Veja a seguir um resumo da reportagem que a equipe realizou. Sertão nordestino Setembro de 2008
Marta, jovem mãe, moradora da Vila dos Costas, distrito de Natura, Paraíba, recebe a equipe do jornal na desolação de seu lar.
A fome de seus filhos, somada à sua própria fome. Fome de comida, de esperança, de dignidade...
No seu povoado, Vila dos Costas, as famílias vivem como refugiados. As terras onde moravam foram inundadas pela barragem de Acauã.
O governo levantou as casas no endereço novo, mas se esqueceu de levar dignidade para a nova morada.
Quando a reportagem pede para conhecer a cozinha de sua humilde casa, descobre que no armário de duas portas tudo o que tem é resto.
Restos de fuba, de sal e um pacote aberto de açúcar. O arroz e o feijão acabaram há uma semana.
A mulher forte, com um jeito discreto, quase cabreiro, que cria sozinha os filhos e ainda cuida de dois sobrinhos, já ao final da visita da equipe de reportagem, desaba num choro incontido que a todos impressiona.
O choro de Marta, nos relata o fotógrafo, não é um choro de humilhação, de resignação, de tristeza por não ter o que comer. De quem aceita o destino porque assim Deus quis.
O seu choro não é senão um choro-explosão, um choro-revolta, um choro de indignação e de vergonha porque assim o homem quis.
Marta Maria da Silva, 28 anos, é analfabeta e parece ter a exata consciência de que o flagelo da fome, imposto a ela e aos seus três filhos, não é obra divina. E sim humana.
Coisa do homem contra o homem. E isso ela se recusa a aceitar; daí o seu choro incontido.
Não há maneira de enxugar lágrimas como estas. Lágrimas que brotam de um coração vitimado pela injustiça.
Marta abraça o filho de dois anos. Pequeninas mãos enxugam as suas lágrimas.
Quem consola, e quem é consolado?
Qual o limite de dor e desalento que um coração humano consegue suportar?...
“Ninguém merece passar por isso.
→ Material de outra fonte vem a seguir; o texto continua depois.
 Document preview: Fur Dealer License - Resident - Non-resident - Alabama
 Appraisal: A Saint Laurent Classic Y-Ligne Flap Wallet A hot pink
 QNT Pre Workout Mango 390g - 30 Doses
Ninguém”, repete Marta...
...antes de esconder-se no quarto, para chorar mais alto e sozinha.
A equipe de reportagem precisa partir. Deixa para trás Marta, seus três filhos, e o mar de lágrimas provocadas pela insensatez humana.
Rafael, 2 anos, morador de Ipubi, PE, perdeu a visão do olho direito devido a forte desnutrição.
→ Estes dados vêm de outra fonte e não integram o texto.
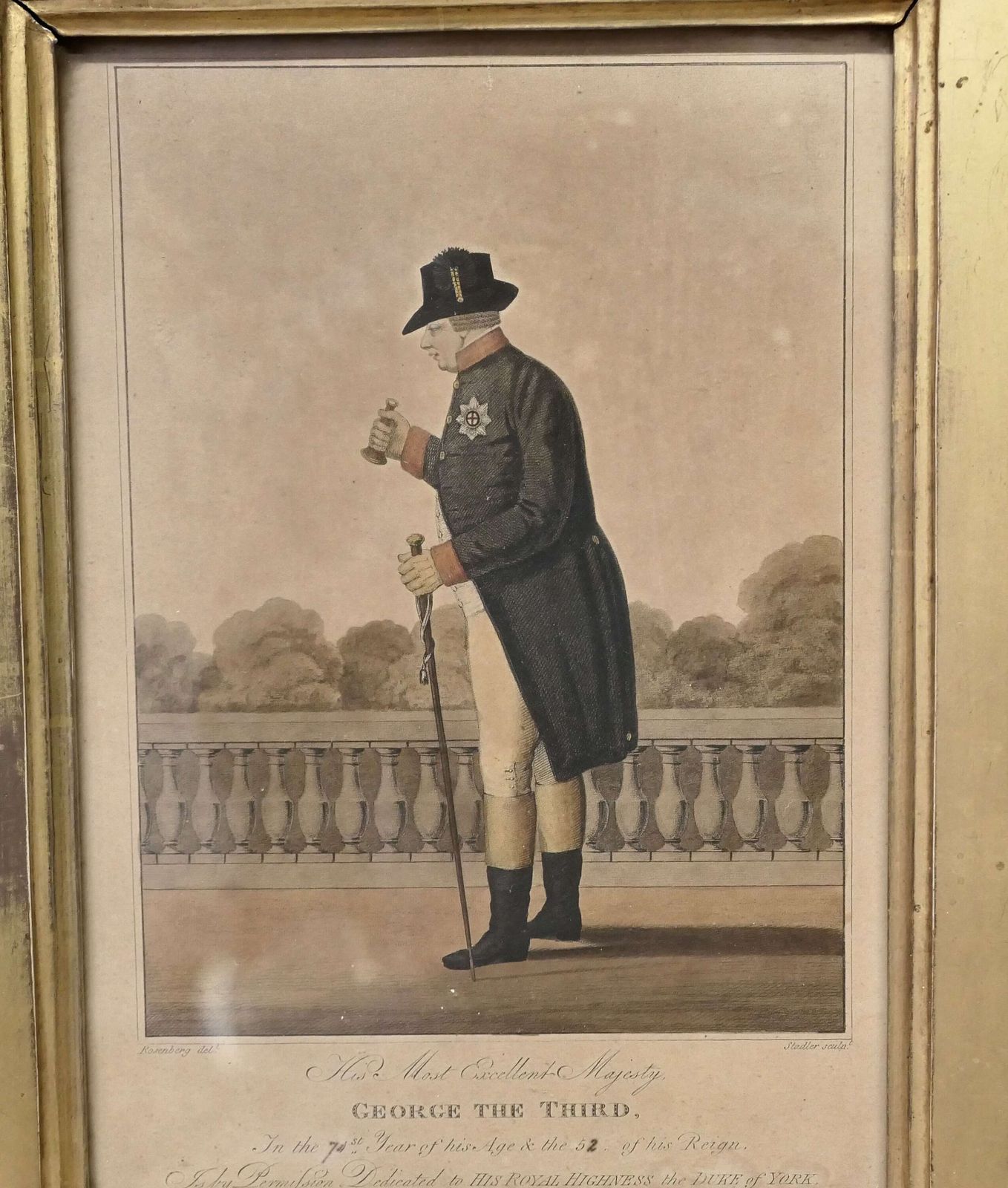 Early 19th Century Framed Print Of George III photo buy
Quando chegou ao hospital, Rafael era só pele, osso e feridas. E a nata que lhe cobria os olhos, - a remela da fome.
Os cuidados médicos infelizmente puderam salvar o olhar de um dos olhos apenas.
Ana Vitória, 1 ano e 2 meses, que mora num município vizinho, teve menos sorte ainda, perdendo a visão dos dois olhos devido a forte desnutrição.
Existe uma cegueira moral e social, anterior à cegueira que se apodera dos pequeninos olhos de Rafael, de Ana Vitória, e de outras tantas crianças.
Algumas crianças, na loteria biológica, não são contempladas com uma família abastada materialmente. Ninguém escolhe a família em que nasce.
É por isso que o exercício da caridade se faz tão importante.